Airline passengers on less viable routes such as Sokoto, Katsina, Bayelsa, Kebbi, Gombe, Yola, Maiduguri, Bauchi, Ilorin, Jos, Ibadan, Calabar and Akure, may find it difficult connecting their destinations by air as operators are pulling their aircraft away due to the hike in price of aviation fuel, also known as, Jet A1.
This is as airline operators, under the aegis of Airline Operators of Nigeria (AON), have kicked against the closure of the Lagos airport 18/Left by the Federal Airports Authority of Nigeria (FAAN), for the commencement of the installation of airfield lighting.

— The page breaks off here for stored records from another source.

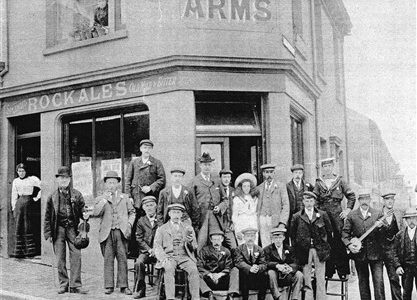 Obed Arms pub outing, early 1900s
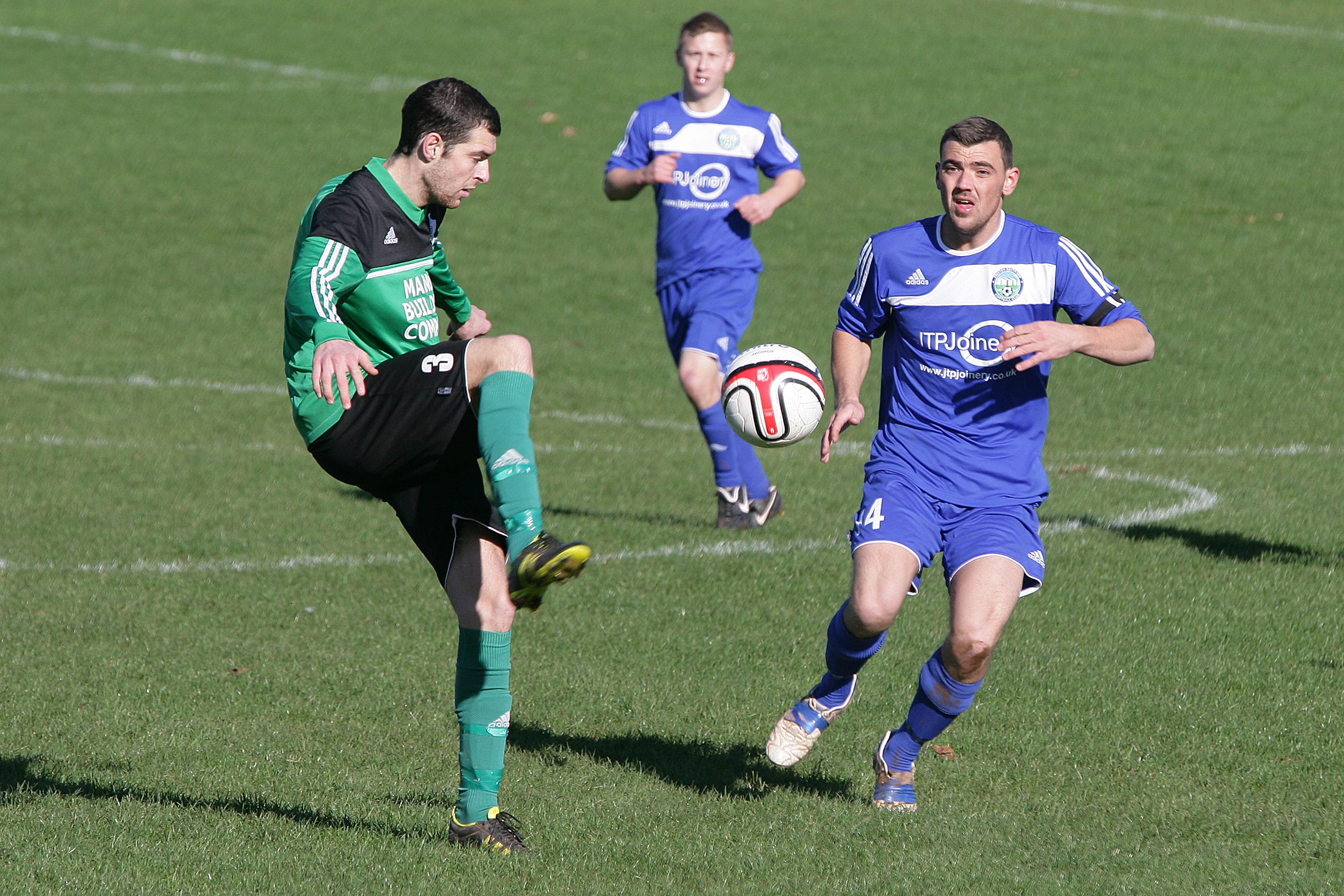Lewis Woodmore Darren Munday Watcombe Wanderers Preston South End Herald Cup SDFL Sport South Devon
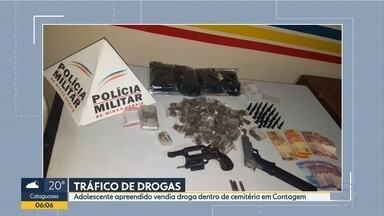 Adolescente é apreendido suspeito de vender drogas em cemitério de Contagem - Segundo a PM, ele foi detido durante uma batida policial no bairro Alvorada.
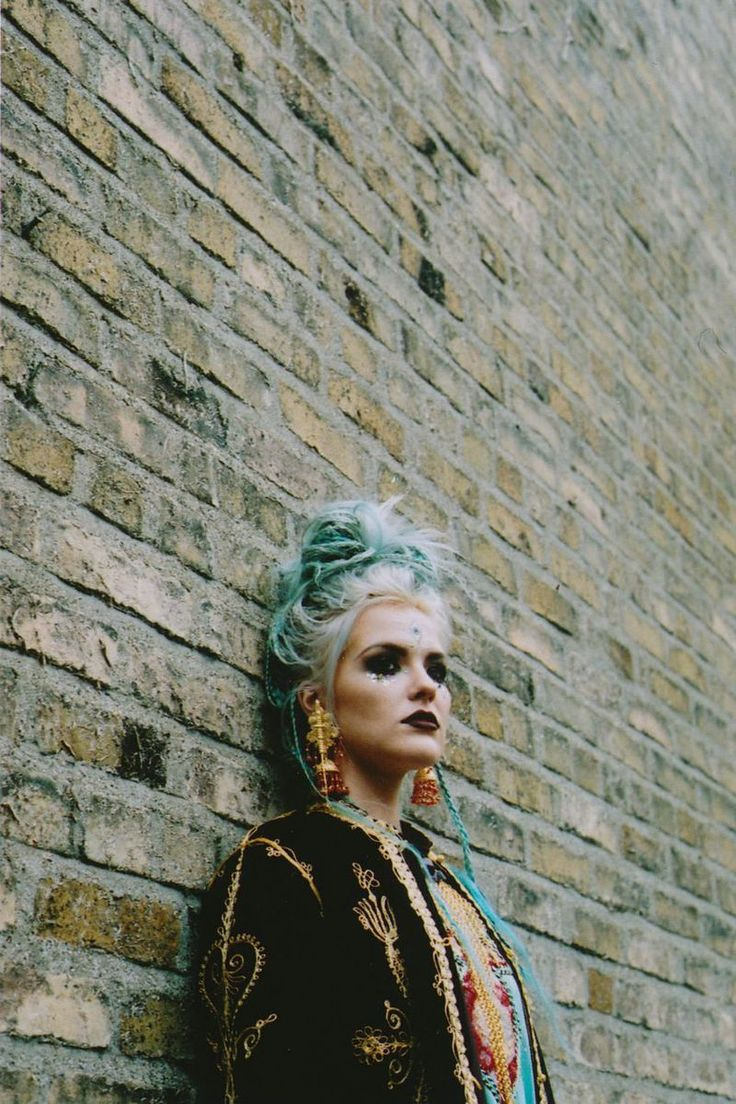 Enchantingly Witchy Editorials : 9 crow street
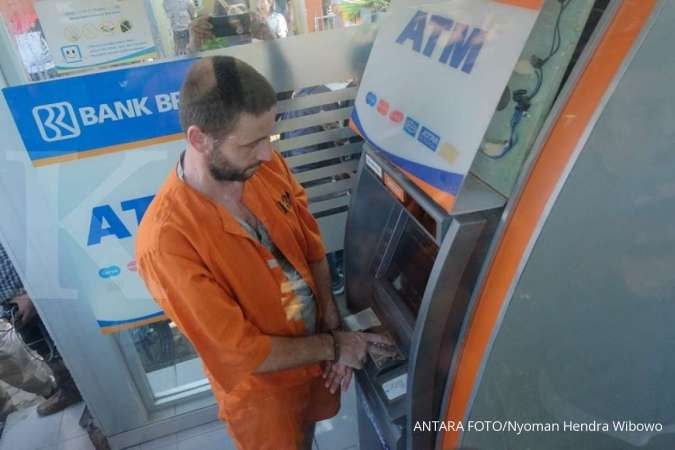Four Bulgarians arrested for card skimming in Bali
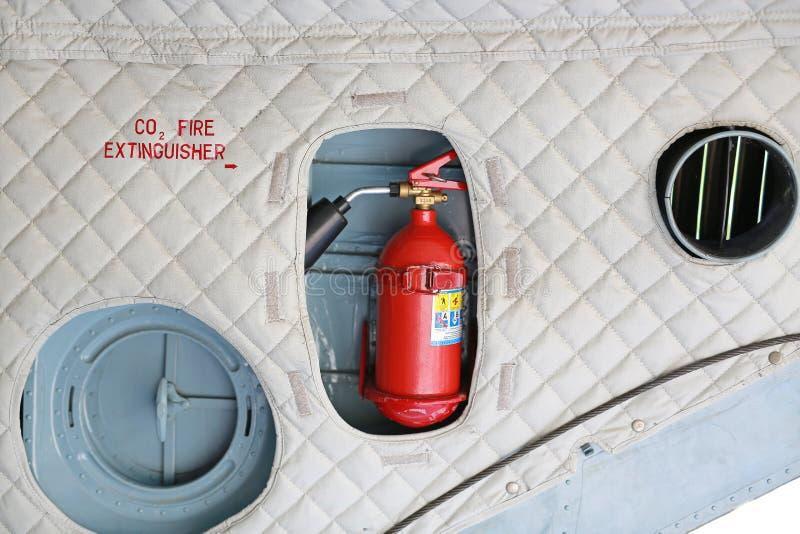 Installation d'extincteur dans l'avion militaire photos libres de droits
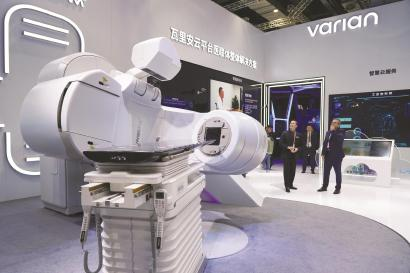 瓦里安展示的最新肿瘤放射治疗尖 端技术——ProBeam 质子治疗系统。 本报记者 刘栋摄
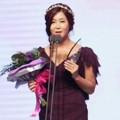 Solbi Raih Piala Excellence Award for Music and Talk Shows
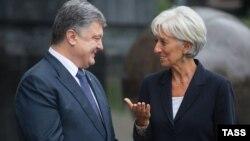 Архівне фото: Президент України Петро Порошенко і виконавчний директор Міжнародного валютного фонду Крістін Лаґард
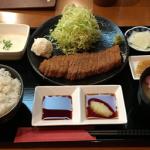「牛カツ東京」で「牛かつ麦めしとろろ定食」をいただきました(吉祥寺ランチ)
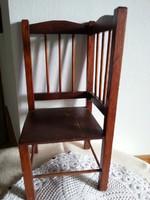 babaházi szék , kaspó tartó .?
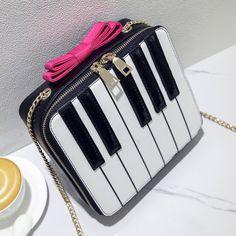 Bolsa Divertida Formato de Piano  Frete Grátis visite a loja online https://www.bolsasdivertidas.com.br/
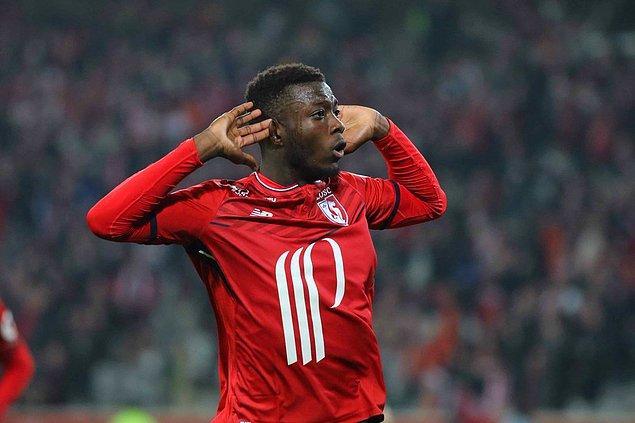 Fransa futbolunda bu sezon, Mbappe'nin yanı sıra Fildişi Sahilli futbolcu Pepe de üstün performansıyla öne çıkıyor.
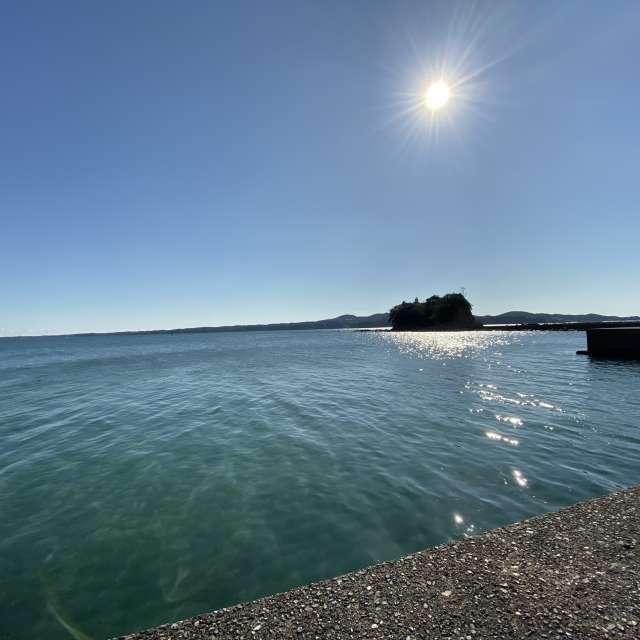 12月なのに風もなく暖かい日だった時の海の写真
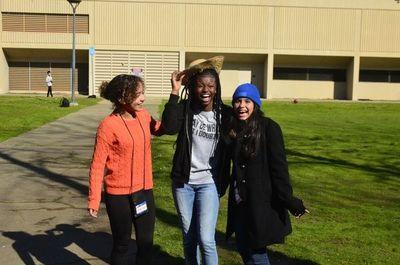 Lanzan convocatoria para el programa Jóvenes Embajadores 2021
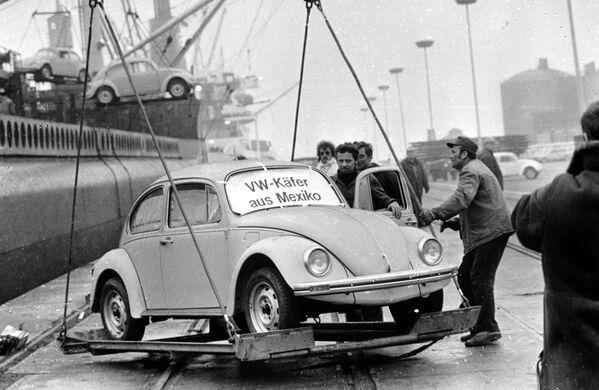 Volkswagen Kaefer прибыл из Мексики 18 декабря 1977 года в порт Эмден. Это первая партия из 1600 жуков, собранная в Мексике. Классический вариант Beetle закончат производить лишь в 2003-м. - Sputnik Беларусь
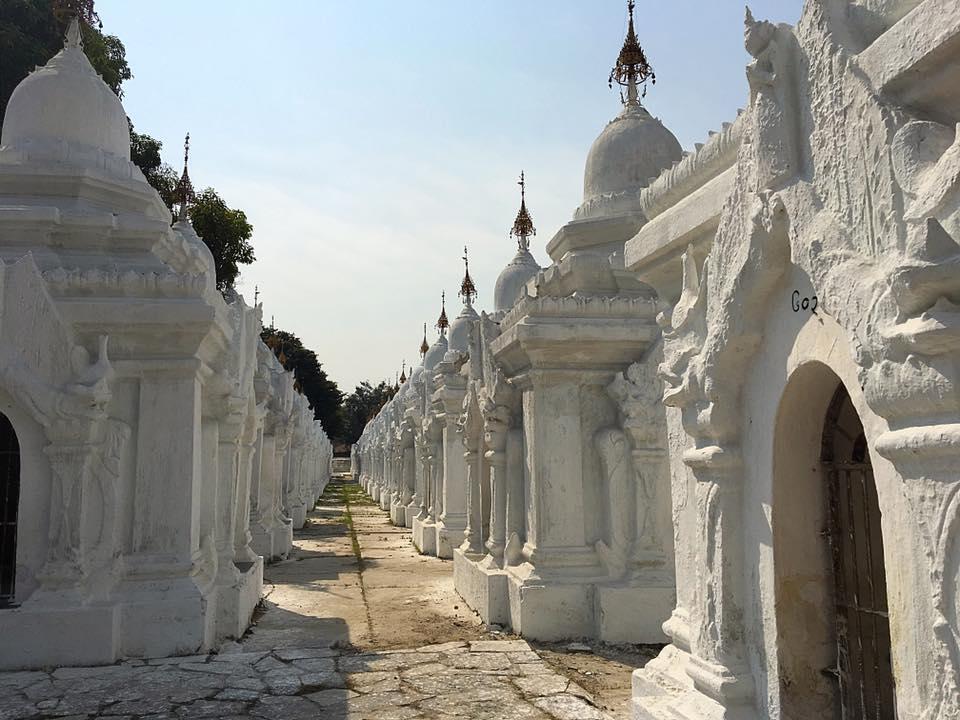 В этих ступах хранится Трипитака - учение Будды.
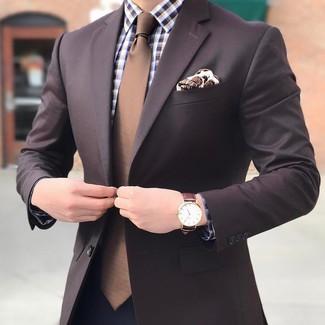 Cómo combinar: corbata marrón, pantalón de vestir azul marino, camisa de vestir de cuadro vichy marrón, blazer en marrón oscuro
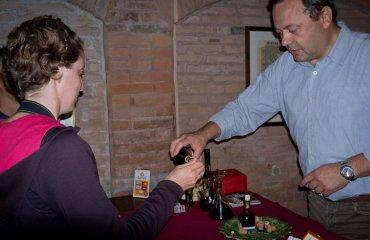 Acetaia di Modena - degustazione Aceto Balsamico Tradizionale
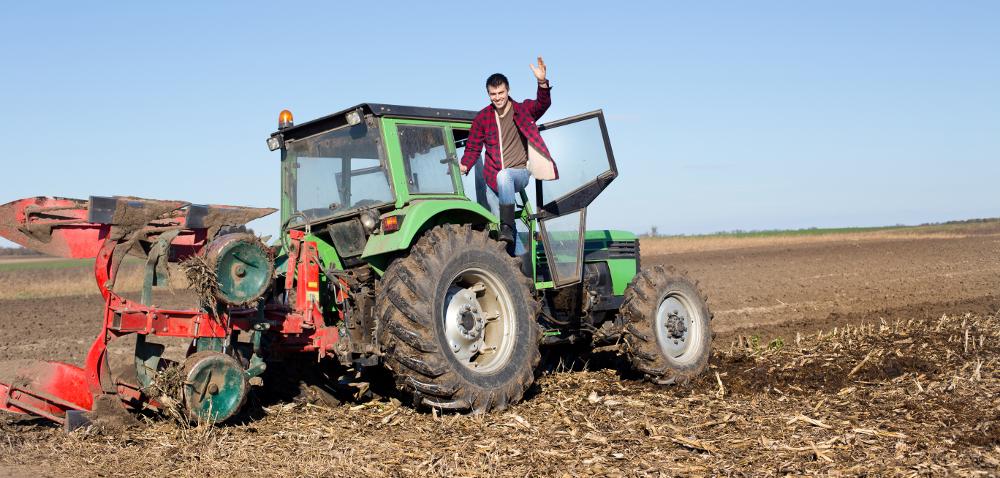 Konserwacja maszyn rolniczych przed zimą: pług iagregat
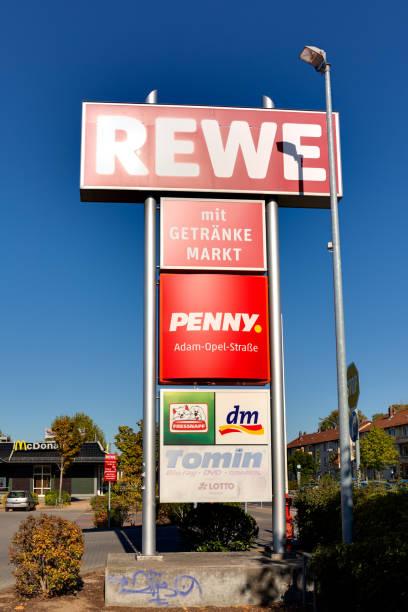 rewe supermarkt zeichen gantry - rewe supermarket stock-fotos und bilder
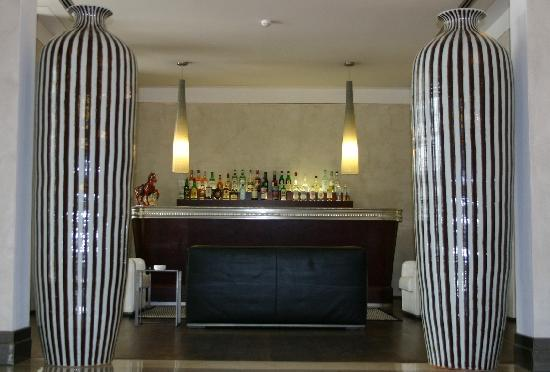 Hotel Colombia: Bar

As at the time of filing this report, it was gathered that Jet A1, has hit all time high as it currently sells for N822 per litre in Lagos, N859 in Abuja, N852 per litre in Port Harcourt while it sells for N890 and N892 in Yola and Maiduguri respectively.
This increment, according to airline operators, has eaten up their profit, thereby, making profitability very slim for operators.
However, the viable routes they are presently pulling aircraft to are Abuja, Port Harcourt, Lagos, Kano, Warri, Akwa-Ibom, crisis ridden states, such as, Kaduna,Owerri, Anambra and Enugu.
LEADERSHIP investigation, however, showed that the increase in the price of Jet A1 has made fuel constitute 70 per cent of airlines operating cost as against 40 per cent it was before the global energy crisis.
Also, the aviation fuel recorded a price hike of 268 per cent between January 2022 and April 2022, moving from N190 to over N800 in five months and this has made domestic airline carriers in Nigeria threaten to shutdown their operations, citing rising jet fuel costs and the increasing cost of operation.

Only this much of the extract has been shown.